Après le rejet d’ACTA, mettons au placard Hadopi

Le rejet du traité ACTA par le Parlement Européen est un grand succès pour la démocratie. Alors que la crise sert d’excuse systématique au contournement, voire à la négation, de la volonté des peuples dans la maitrise de leur propre destin, ce vote nous montre qu’une mobilisation citoyenne ambitieuse peut remporter d’impressionnantes victoires.

Il faut d’ailleurs saluer le travail et la mobilisation engagés depuis trois ans par les associations de citoyens et les ONG. Elles ont su mobiliser l’opinion publique par delà les clivages partisans contre un traité qui avait été négocié en secret et qui entendait bien être voté à l’abri du regard critique des peuples.

Notre mouvement s’est constamment opposé à ce traité. Celui-ci représentait une menace tant pour les libertés individuelles que pour le progrès social, culturel et humain que porte la révolution numérique. Justifié et légitime dans son principe, le droit de propriété intellectuelle y est dévoyé vers une privatisation de la connaissance, une confiscation de la culture et une limitation systématique des libertés individuelles.

Incapables d’accepter et de proposer de nouveaux modèles susceptibles d’allier les nécessités économiques avec les avancées considérables permises par la révolution numérique dans l’accès et le partage du savoir, les lobbys diabolisent les internautes. Les multinationales trouvent dans le pouvoir politique un idiot utile prompt au conservatisme. Pire, ce traité institutionnalisait une extension des abus de ce droit de propriété en condamnant la production par les pays pauvres de médicaments indispensables aux soins de leur population à des prix abordables. Plus que réactionnaire, ACTA était donc criminel.

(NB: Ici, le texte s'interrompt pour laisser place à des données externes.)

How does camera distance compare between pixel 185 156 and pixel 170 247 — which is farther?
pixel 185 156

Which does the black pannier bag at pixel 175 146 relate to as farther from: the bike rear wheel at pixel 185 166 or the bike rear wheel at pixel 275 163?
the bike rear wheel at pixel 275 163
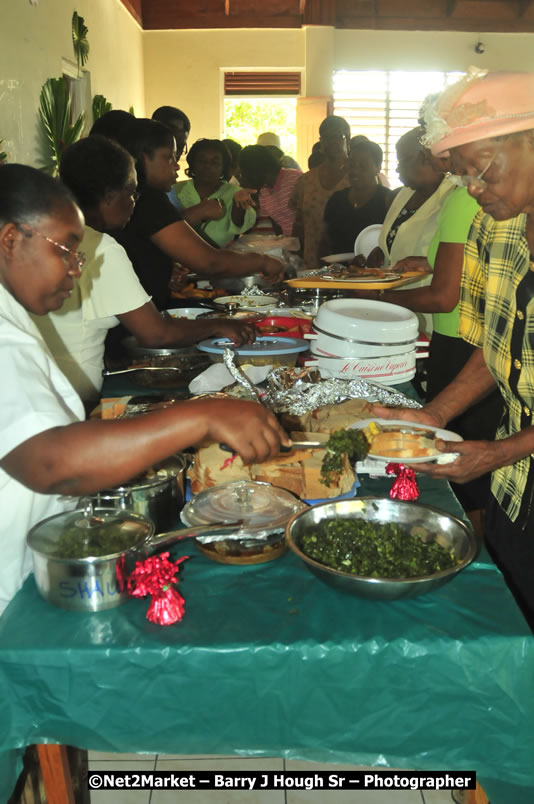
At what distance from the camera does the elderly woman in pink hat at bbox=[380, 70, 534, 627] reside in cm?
140

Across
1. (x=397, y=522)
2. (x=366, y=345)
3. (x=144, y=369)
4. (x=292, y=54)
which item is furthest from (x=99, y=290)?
(x=292, y=54)

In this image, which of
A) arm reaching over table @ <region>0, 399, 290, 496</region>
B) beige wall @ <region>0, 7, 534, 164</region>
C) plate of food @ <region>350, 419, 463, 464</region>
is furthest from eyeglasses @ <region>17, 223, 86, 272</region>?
beige wall @ <region>0, 7, 534, 164</region>

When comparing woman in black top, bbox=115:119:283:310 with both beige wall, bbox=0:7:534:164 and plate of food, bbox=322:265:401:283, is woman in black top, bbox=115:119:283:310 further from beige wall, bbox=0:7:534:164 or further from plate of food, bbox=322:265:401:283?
beige wall, bbox=0:7:534:164

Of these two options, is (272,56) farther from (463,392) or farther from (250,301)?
(463,392)

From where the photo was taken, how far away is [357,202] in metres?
4.96

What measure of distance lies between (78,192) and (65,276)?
1144 mm

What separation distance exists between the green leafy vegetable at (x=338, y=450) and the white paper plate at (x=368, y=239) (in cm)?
309

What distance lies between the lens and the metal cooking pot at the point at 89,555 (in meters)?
1.14

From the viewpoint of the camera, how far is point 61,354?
2266 millimetres

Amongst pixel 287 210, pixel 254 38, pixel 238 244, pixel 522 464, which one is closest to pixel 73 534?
pixel 522 464

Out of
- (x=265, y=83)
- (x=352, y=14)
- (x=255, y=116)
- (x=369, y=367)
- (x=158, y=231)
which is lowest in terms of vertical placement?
(x=369, y=367)

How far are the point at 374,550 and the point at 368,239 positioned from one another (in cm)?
350

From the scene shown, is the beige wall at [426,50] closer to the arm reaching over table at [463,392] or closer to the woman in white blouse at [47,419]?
the arm reaching over table at [463,392]

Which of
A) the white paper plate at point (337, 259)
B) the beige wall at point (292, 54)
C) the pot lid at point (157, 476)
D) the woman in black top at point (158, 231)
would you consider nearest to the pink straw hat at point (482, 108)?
the pot lid at point (157, 476)
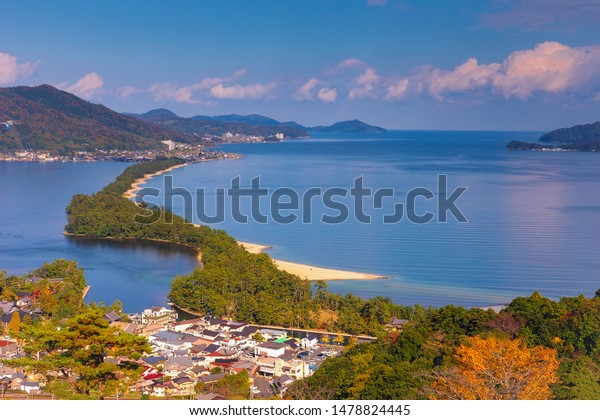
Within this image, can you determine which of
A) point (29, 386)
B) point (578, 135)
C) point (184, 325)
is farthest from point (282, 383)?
point (578, 135)

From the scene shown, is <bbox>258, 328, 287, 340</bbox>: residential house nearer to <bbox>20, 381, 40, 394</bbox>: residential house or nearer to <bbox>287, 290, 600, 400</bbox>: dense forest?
<bbox>287, 290, 600, 400</bbox>: dense forest

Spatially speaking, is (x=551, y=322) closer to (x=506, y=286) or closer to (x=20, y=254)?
(x=506, y=286)

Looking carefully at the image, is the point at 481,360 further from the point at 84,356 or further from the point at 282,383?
the point at 282,383

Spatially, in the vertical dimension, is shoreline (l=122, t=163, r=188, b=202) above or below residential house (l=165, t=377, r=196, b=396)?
above

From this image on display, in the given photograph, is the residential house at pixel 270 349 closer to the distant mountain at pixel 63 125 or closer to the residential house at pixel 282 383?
the residential house at pixel 282 383

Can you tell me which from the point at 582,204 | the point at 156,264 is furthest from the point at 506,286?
the point at 582,204

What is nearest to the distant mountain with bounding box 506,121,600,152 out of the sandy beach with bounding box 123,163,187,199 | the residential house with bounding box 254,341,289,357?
the sandy beach with bounding box 123,163,187,199
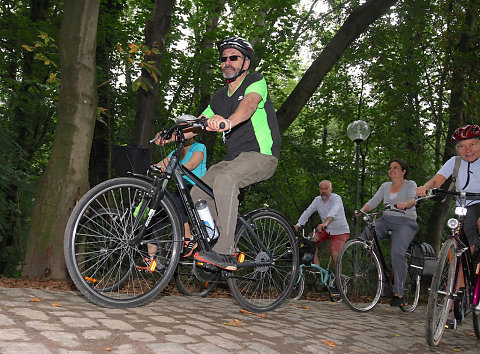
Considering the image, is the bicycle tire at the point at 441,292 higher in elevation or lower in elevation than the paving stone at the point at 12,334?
higher

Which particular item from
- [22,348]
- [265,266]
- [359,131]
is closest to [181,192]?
[265,266]

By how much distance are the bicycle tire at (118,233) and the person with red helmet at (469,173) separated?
9.36 feet

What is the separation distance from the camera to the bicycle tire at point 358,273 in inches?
270

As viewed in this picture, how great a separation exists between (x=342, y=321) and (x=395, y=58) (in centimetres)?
1021

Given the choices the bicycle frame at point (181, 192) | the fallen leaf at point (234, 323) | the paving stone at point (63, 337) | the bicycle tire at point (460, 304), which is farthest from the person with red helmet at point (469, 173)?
the paving stone at point (63, 337)

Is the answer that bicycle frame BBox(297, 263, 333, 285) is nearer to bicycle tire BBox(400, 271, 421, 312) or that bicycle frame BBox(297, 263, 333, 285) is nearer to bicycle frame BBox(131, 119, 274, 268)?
bicycle tire BBox(400, 271, 421, 312)

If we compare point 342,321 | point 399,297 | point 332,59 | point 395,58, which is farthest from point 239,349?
point 395,58

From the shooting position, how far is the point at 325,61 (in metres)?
9.46

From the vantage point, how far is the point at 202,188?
4.35 meters

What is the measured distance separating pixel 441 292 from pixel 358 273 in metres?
2.71

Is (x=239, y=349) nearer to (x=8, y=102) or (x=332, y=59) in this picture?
(x=332, y=59)

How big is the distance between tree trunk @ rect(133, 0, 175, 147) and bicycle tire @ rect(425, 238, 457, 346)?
Answer: 5.11m

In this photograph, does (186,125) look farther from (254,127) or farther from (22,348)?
(22,348)

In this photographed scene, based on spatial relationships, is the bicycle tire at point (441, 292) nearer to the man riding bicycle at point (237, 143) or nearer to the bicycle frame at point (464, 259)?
the bicycle frame at point (464, 259)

Devant ce premier succès, il faut pourtant rester vigilant. En effet le rejet du Parlement Européen n’a malheureusement pas enterré le traité définitivement. Les règles de la technocratie européenne laissent toujours à son pouvoir les moyens de contourner les décisions du Parlement, la seule instance démocratique de Bruxelles. La Commission a d’ores et déjà demandé à la Cour de Justice de l’Union européenne son avis sur la conformité du traité, et Karel de Gucht, commissaire au Commerce, a annoncé, après quelques « éclaircissements » un deuxième vote. Il importe de rester sur nos gardes car la technocratie européenne nous réserve souvent de mauvaises surprises.

Notre vigilance doit aussi se porter envers les nouveaux combats à mener sur les libertés numériques. Le rejet d’ACTA est un sujet primordial qui annonce d’autres lois à venir, notamment en France. Neutralité du net, droit à l’anonymat… et bien sûr abrogation de la loi Hadopi. Le vote des députés européens français et les réactions que le rejet d’ACTA a suscitées dans notre pays sont d’ailleurs riches d’enseignements !

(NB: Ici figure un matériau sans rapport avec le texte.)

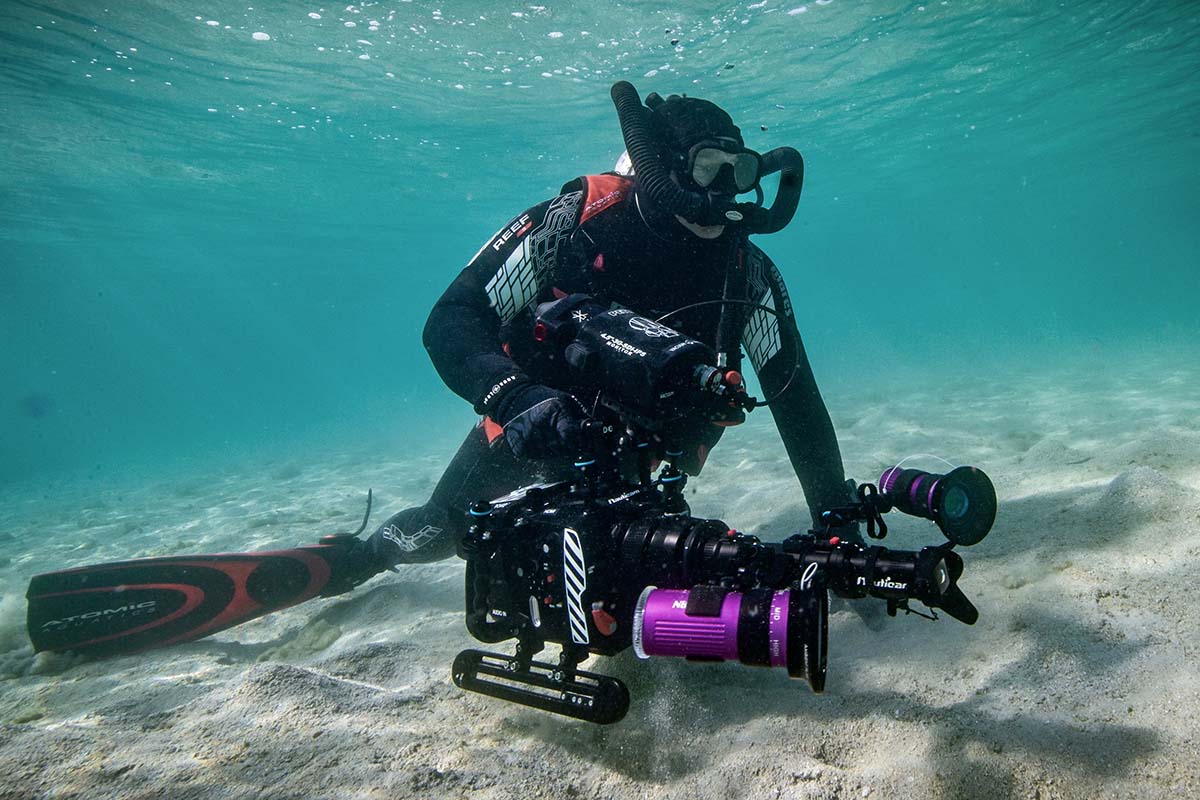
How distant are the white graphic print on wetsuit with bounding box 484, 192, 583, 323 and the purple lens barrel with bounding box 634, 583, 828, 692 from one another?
2214mm

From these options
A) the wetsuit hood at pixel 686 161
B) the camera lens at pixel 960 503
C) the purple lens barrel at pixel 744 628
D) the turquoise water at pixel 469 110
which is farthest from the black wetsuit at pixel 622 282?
the turquoise water at pixel 469 110

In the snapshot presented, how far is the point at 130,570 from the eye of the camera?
413 cm

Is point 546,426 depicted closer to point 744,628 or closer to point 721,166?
point 744,628

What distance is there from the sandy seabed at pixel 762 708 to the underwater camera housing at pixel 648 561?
36 centimetres

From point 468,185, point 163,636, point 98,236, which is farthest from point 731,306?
point 98,236

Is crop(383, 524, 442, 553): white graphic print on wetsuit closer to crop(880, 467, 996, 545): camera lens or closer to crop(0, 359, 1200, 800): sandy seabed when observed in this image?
crop(0, 359, 1200, 800): sandy seabed

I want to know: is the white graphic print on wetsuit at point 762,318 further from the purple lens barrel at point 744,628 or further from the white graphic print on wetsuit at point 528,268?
the purple lens barrel at point 744,628

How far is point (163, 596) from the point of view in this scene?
4113mm

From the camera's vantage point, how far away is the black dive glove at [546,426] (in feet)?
7.18

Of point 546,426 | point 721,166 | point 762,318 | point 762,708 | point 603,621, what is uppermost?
point 721,166

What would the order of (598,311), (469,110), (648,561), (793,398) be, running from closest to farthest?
(648,561), (598,311), (793,398), (469,110)

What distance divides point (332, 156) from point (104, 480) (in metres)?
15.1

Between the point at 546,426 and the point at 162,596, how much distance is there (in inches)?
147

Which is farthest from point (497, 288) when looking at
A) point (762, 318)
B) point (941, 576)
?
point (941, 576)
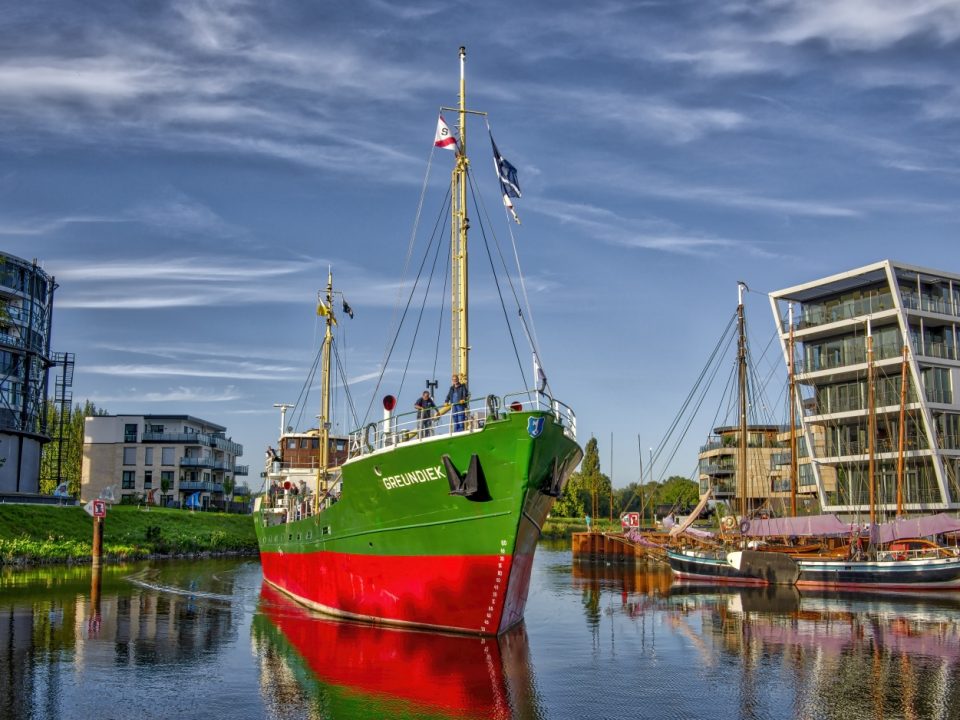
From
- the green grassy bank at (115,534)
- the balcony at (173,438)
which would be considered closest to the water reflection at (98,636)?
the green grassy bank at (115,534)

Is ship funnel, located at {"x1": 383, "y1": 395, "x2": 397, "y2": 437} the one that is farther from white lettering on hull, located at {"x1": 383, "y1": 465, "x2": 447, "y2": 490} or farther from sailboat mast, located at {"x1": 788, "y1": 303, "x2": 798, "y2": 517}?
sailboat mast, located at {"x1": 788, "y1": 303, "x2": 798, "y2": 517}

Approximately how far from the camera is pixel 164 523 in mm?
71500

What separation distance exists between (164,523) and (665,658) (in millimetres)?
58106

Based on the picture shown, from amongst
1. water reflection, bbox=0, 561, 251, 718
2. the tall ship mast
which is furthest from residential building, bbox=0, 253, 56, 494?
the tall ship mast

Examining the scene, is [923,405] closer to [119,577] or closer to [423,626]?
[423,626]

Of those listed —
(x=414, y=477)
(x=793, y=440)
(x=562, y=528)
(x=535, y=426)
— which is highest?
(x=793, y=440)

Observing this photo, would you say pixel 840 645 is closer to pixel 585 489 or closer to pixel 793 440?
pixel 793 440

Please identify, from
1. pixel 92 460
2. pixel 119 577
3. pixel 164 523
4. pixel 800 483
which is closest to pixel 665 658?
pixel 119 577

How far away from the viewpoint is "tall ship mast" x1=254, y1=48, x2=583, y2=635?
2314 cm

La moitié des votes en faveur d’ACTA ont été le fait de député français, ci-devant UMP ou Radicaux Valoisiens. Belle image pour la patrie de l’exception culturelle que cette confirmation par les inventeurs d’Hadopi de leur aveuglement forcené ! Nul doute que l’UMP, les centristes et les amis de Jean-Louis Borloo n’auront rien d’autre à proposer au cours de la prochaine mandature que la poursuite de la défense systématique des lobbies et de la chasse aux internautes.

La réaction du Parti Socialiste est plus subtile mais non moins inquiétante. Si le vote des élus socialistes contre ACTA va dans le bon sens, on ne peut que remarquer le silence assourdissant du gouvernement. Fleur Pellerin, ministre déléguée à l’économie numérique n’a réagi que 20 heures après la décision, sur un ton sibyllin que chacun sera libre d’interpréter à sa propre discrétion. Quant à Mme Filippeti, ministre de la Culture ? Rien ! Pendant la campagne, le Parti Socialiste s’est bel et bien opposé à ACTA et à l’Hadopi mais sans avoir aucune solution concrète à donner.

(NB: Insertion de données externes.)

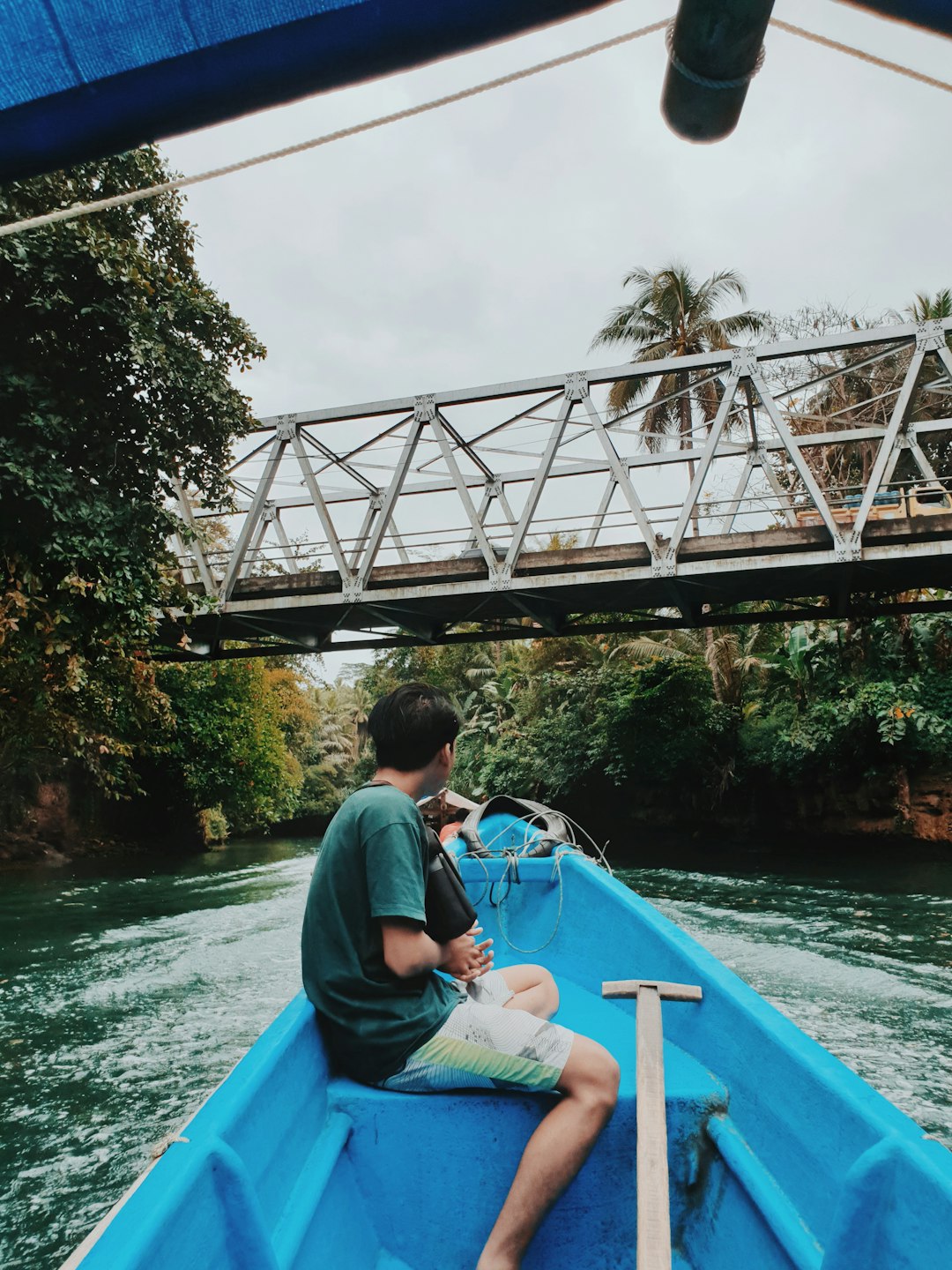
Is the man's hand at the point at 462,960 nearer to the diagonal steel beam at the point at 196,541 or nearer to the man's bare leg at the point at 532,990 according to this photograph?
the man's bare leg at the point at 532,990

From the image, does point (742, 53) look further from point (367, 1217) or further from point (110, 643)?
point (110, 643)

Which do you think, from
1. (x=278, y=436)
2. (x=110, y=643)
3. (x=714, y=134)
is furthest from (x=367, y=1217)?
(x=278, y=436)

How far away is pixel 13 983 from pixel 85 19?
22.1 ft

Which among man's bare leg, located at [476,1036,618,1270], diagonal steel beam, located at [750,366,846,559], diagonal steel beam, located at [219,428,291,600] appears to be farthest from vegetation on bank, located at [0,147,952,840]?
man's bare leg, located at [476,1036,618,1270]

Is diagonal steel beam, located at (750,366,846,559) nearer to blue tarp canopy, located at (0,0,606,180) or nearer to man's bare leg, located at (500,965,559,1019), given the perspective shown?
man's bare leg, located at (500,965,559,1019)

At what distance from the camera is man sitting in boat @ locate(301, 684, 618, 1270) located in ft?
5.14

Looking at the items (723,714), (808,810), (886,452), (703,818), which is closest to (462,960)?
(886,452)

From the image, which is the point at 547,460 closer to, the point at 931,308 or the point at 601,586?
the point at 601,586

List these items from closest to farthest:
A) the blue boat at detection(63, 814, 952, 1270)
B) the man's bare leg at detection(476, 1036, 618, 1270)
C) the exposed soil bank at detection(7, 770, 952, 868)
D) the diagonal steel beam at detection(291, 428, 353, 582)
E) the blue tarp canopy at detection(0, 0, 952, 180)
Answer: the blue tarp canopy at detection(0, 0, 952, 180)
the blue boat at detection(63, 814, 952, 1270)
the man's bare leg at detection(476, 1036, 618, 1270)
the diagonal steel beam at detection(291, 428, 353, 582)
the exposed soil bank at detection(7, 770, 952, 868)

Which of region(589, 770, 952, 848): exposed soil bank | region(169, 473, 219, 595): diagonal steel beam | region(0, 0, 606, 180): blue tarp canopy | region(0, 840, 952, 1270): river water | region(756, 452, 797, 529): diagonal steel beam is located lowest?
region(0, 840, 952, 1270): river water

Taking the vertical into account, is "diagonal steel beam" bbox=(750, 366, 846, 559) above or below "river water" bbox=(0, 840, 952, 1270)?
above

La position de Debout la République a toujours été claire. DLR reste plus déterminé que jamais. Nous défendrons farouchement la neutralité du net et du droit à l’anonymat des internautes afin de garantir la liberté des échanges. Nous militons pour l’abrogation immédiate d’Hadopi et son remplacement par une licence globale prélevée sur les fournisseurs d’accès à internet pour rémunérer comme il se doit les artistes. Surtout, nous promouvrons systématiquement les politiques qui permettent à la révolution numérique de réaliser ses promesses d’ouverture, de diffusion, d’expression des connaissances, du savoir, de l’information et des opinions.